* [What to produce]: Copy the records from the line with "What measure of" through the end of the records, changing "beach lounger" to "deck chair" and leaving everything else the same. Omit the pictures from your answer.

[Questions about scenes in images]
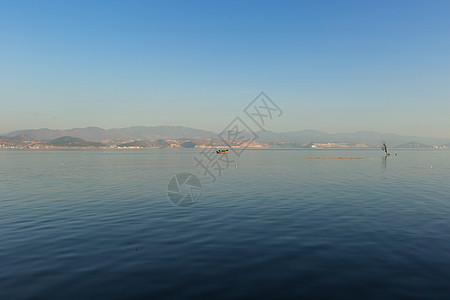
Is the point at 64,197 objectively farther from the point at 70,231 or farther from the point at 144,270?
the point at 144,270

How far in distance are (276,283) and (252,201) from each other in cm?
2307

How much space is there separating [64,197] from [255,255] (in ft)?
112

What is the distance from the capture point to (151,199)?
38188 millimetres

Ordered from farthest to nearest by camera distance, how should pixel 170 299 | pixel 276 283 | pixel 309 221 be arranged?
1. pixel 309 221
2. pixel 276 283
3. pixel 170 299

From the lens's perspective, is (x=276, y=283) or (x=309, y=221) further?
(x=309, y=221)

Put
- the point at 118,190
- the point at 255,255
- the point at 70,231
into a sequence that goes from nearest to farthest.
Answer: the point at 255,255, the point at 70,231, the point at 118,190

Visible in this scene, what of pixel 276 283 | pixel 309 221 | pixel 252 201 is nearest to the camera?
pixel 276 283

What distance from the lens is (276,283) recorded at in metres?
13.7

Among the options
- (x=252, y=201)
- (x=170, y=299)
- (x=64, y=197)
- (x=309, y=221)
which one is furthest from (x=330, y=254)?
(x=64, y=197)

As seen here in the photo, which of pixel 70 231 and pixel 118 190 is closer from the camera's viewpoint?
pixel 70 231

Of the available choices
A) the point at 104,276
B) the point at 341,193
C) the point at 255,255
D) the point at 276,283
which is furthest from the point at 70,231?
the point at 341,193

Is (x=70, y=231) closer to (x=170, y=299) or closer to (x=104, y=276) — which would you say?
(x=104, y=276)

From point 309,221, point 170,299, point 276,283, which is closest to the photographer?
point 170,299

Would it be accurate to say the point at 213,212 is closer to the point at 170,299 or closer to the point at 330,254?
the point at 330,254
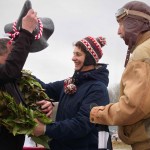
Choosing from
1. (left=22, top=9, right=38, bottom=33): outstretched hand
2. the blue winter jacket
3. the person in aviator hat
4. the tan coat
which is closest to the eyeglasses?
the person in aviator hat

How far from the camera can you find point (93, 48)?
5281 mm

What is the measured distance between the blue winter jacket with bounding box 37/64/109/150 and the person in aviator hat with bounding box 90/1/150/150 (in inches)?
36.2

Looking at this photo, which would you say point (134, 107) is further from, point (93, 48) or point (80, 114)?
point (93, 48)

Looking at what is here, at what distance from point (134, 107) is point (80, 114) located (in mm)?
1396

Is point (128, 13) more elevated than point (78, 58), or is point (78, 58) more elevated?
point (128, 13)

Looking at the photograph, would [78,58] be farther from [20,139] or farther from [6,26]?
[20,139]

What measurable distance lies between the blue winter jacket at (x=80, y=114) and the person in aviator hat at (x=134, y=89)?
0.92 meters

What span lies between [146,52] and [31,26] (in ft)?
4.47

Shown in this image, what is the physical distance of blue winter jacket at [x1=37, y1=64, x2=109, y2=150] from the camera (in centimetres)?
452

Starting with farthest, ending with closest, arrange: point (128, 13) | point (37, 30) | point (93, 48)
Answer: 1. point (93, 48)
2. point (37, 30)
3. point (128, 13)

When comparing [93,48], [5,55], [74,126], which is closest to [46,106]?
[74,126]

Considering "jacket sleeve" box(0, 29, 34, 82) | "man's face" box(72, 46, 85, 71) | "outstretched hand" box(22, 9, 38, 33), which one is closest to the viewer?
"jacket sleeve" box(0, 29, 34, 82)

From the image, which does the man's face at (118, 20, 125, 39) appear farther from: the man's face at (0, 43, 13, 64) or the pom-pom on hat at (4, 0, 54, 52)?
the man's face at (0, 43, 13, 64)

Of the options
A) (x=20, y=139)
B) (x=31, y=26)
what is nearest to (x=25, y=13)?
(x=31, y=26)
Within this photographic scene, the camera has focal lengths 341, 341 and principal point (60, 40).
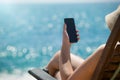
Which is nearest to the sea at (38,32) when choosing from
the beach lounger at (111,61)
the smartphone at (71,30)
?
the smartphone at (71,30)

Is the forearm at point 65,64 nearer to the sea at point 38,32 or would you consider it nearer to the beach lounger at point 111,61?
the beach lounger at point 111,61

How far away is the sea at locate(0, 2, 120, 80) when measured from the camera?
15.6ft

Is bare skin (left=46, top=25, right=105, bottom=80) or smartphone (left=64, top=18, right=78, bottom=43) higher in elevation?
smartphone (left=64, top=18, right=78, bottom=43)

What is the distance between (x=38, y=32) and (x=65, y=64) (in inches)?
129

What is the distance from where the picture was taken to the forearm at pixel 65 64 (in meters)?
1.79

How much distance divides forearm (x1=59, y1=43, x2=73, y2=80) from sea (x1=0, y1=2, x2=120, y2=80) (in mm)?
2637

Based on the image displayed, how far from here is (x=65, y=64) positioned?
1812 mm

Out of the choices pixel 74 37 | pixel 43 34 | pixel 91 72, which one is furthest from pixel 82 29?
pixel 91 72

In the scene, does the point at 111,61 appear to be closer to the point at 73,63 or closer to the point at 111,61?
the point at 111,61

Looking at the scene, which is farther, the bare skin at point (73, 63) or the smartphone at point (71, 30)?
the smartphone at point (71, 30)

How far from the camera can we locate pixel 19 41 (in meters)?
4.86

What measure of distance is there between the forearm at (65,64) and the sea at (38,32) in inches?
104

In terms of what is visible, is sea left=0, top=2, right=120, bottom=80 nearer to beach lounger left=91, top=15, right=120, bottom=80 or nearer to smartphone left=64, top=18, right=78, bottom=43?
smartphone left=64, top=18, right=78, bottom=43

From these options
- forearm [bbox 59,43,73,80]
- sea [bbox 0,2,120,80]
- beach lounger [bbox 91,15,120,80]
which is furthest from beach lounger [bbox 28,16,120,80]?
sea [bbox 0,2,120,80]
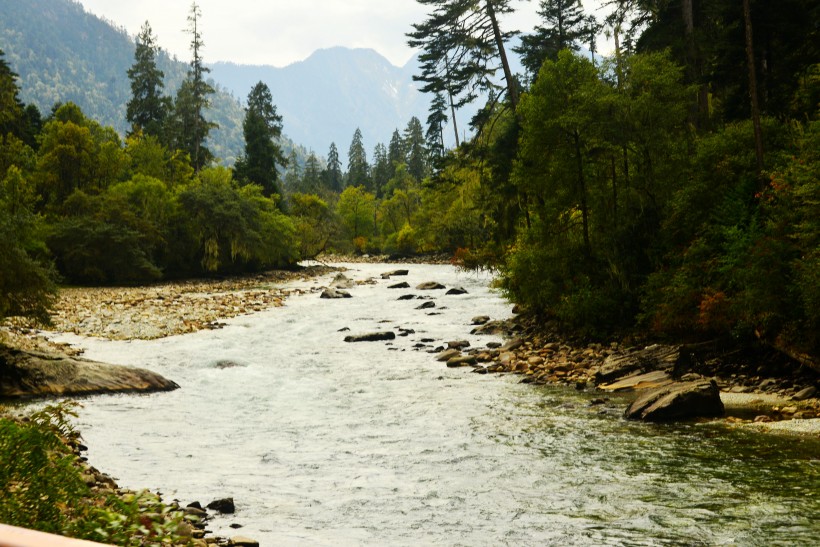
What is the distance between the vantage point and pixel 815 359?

* [Result of the exercise]:
What measure of distance is there between the forearm at (65,64) and the sea at (38,32) in inches?
104

In terms of what is visible, is sea left=0, top=2, right=120, bottom=80 nearer to deck chair left=91, top=15, right=120, bottom=80 or nearer to smartphone left=64, top=18, right=78, bottom=43?
smartphone left=64, top=18, right=78, bottom=43

From these options
- forearm [bbox 59,43,73,80]
- sea [bbox 0,2,120,80]
- deck chair [bbox 91,15,120,80]
which is furthest from deck chair [bbox 28,16,120,80]?
sea [bbox 0,2,120,80]
What is the distance between the vantage point and pixel 815 359?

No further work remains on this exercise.